Case ID: ad_270/html/0943-06.html
Source: Caselaw Access Project
Author: {"author": "", "license": "Public Domain", "url": "https://static.case.law/"}
Date Created: 2024-08-24T03:29:51.129683

James Watt, Appellant, v. Frank G. Shattuck Company, Respondent.
   Action to recover alleged overtime compensation, liquidated damages, and an attorney’s fee, pursuant to the Fair Labor Standards Act of 1938 (U. S. Code, tit. 29, § 201 et seq.). Judgment dismissing the complaint on the merits at the close of the plaintiff’s case, reversed on the law and a new trial granted, with costs to abide the event.

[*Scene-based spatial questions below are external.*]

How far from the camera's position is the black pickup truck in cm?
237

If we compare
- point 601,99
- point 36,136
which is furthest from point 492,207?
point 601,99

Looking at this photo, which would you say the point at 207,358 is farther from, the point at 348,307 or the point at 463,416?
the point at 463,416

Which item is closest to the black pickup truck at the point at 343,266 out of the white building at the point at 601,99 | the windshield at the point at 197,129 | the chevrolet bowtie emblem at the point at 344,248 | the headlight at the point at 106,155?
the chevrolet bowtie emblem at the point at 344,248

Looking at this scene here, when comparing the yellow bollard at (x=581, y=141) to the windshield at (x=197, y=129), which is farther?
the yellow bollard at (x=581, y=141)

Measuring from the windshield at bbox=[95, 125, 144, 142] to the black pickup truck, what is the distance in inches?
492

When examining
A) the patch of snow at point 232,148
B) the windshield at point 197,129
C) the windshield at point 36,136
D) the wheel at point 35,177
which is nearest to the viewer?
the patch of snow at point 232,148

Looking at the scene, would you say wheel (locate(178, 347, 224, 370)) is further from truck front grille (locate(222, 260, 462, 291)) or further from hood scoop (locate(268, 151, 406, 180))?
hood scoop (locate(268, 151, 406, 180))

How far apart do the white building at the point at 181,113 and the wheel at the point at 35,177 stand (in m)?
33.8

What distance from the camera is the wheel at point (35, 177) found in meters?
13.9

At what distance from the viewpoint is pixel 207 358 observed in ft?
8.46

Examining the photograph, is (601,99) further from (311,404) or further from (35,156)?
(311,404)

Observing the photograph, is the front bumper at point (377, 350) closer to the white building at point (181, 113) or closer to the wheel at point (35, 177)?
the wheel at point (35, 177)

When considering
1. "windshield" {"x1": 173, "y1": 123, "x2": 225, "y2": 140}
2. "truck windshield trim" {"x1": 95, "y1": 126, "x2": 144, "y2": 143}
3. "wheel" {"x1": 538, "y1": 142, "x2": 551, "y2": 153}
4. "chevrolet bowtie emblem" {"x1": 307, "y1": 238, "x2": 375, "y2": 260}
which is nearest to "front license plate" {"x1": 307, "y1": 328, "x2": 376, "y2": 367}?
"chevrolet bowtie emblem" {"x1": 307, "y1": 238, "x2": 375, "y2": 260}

The complaint was dismissed upon the erroneous ground that the factory in which plaintiff was employed as a night telephone operator was a retail establishment and so excepted from the operation of the act. (Phillips Go. v. Walling, 324 U. S. 490; Boland Electrical Co. v. Walling, 326 U. S. 657.) Upon the record before us, it is clear that the defendant is engaged in interstate commerce. (Mabee v. White Plains Pub. Co., 327 U. S. 178.) An issue of fact is presented, however, as to whether plaintiff was engaged in commerce or in the production of goods for commerce, which should be passed upon at Trial Term in the first instance. (Walling V. Jacksonville Paper Co., 317 U. S. 564.) The last cited case indicates that whether an individual employee is engaged in commerce depends, in some cases, upon whether a substantial part of his activities relates to goods whose movement in the channels of interstate commerce has been established. Lewis, P. J., Hagarty, Adel, Aldrich and Nolan, JJ., concur.